How many times have you asked yourself or been curious about how
the developers at Hotmail or Yahoo Mail process the attachments to
your email? Rest assured that you are not the only one. Too often Java
Internet developers only concentrate on processing strings from an
HTML form, and when asked by the boss if they can do file upload, they
have to do some research before they can come back with an
answer. File upload is too rarely discussed by even respectable Java
literature.
And, with the growth of the Internet, file upload has now also
played significant roles beyond email applications. Other
Internet/intranet applications such as Web-based document management
systems and the likes of "Secure File Transfer via HTTP" require
uploading files to the server extensively. This article discusses all
you need to know about file upload. But first things first. Before you
jump too excitedly into coding, you need to understand the underlying
theory: the HTTP request. Knowledge of the HTTP request is critical
because when you process an uploaded file, you work with raw data not
obtainable from an HttpServletRequest object's methods
such as getParameter, getParameterNames, or
getParameterValues.
The HTTP Request
Each HTTP request from the Web browser or other Web client
applications consists of three parts:
A line containing the HTTP request method, the Uniform Resource Identifier (URI), and the protocol and the protocol version
HTTP Request headers
The entity body
These three parts are explained in the following sections.

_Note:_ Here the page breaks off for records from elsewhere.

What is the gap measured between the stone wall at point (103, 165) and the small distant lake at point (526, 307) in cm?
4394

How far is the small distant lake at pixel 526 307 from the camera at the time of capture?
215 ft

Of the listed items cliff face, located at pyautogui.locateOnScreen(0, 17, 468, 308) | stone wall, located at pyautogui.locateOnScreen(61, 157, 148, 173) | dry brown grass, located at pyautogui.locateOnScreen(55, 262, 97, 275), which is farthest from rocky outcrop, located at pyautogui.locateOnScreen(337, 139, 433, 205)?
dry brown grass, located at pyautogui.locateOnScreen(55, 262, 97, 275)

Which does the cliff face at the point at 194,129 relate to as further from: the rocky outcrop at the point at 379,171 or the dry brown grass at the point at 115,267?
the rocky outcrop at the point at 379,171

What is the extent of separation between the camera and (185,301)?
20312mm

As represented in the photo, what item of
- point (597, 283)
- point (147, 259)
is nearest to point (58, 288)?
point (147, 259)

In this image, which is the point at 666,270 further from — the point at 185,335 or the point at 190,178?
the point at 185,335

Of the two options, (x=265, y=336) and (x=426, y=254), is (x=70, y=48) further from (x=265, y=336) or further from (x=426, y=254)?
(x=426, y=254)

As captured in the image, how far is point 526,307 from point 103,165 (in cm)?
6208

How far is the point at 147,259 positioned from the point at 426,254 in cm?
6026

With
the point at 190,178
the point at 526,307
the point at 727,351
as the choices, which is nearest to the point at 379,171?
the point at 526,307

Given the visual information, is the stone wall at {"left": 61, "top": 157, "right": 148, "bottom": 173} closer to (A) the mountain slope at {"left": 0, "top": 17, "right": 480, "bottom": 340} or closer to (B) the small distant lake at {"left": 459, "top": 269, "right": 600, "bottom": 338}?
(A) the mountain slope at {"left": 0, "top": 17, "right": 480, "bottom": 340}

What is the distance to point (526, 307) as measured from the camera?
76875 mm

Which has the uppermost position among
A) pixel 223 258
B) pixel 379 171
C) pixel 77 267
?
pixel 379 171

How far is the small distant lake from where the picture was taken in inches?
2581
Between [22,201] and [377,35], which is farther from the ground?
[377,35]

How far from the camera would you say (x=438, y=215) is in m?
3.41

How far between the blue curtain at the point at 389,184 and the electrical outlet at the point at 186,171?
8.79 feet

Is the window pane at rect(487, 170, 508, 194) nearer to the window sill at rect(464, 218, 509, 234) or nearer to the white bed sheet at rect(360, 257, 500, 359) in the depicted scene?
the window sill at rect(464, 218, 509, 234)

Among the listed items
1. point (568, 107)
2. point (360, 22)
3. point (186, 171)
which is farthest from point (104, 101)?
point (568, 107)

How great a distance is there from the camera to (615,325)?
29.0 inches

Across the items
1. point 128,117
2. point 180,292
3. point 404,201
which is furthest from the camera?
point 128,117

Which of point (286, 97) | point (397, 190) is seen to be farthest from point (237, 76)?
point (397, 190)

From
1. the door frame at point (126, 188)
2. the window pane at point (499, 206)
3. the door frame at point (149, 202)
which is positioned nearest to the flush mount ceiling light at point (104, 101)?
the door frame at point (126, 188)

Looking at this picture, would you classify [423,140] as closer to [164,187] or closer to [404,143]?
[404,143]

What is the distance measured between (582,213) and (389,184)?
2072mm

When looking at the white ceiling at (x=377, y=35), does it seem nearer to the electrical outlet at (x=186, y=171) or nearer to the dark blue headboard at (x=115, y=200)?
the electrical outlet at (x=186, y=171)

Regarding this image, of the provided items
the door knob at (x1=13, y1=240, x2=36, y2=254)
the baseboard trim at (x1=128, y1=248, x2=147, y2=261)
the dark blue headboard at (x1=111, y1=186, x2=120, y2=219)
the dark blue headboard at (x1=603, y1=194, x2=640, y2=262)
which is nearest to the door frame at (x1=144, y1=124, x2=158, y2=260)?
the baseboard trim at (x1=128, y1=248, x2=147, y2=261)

The Request Method, URI and Protocol
The first subpart of the first part, the HTTP request method,
indicates the method used in the HTTP request. In HTTP 1.0, it could
be one of the following three: get, head, or
post. In HTTP 1.1, in addition to the three methods,
there are four more methods: delete, put,
trace, and options. Among the seven, the two
methods that are most frequently used are get and
post. get is the default method. You use it,
for example, when you type a URL such as
http://www.onjava.com in the Location or Address box of your
browser to request a page. The post method is common
too. You normally use this as the value of the
<form> tag's method attribute. When
uploading a file, you must use the post method.
The second part of the first part, the URI, specifies an Internet
resource. A URI is normally interpreted as being relative to the Web
server's root directory. Thus, it starts with a forward slash
(/) that is of the following format.
/virtualRoot/pageName
For example, in a typical JavaServer Pages application the URI
could be the following.
/eshop/login.jsp
More information about URI can be found here.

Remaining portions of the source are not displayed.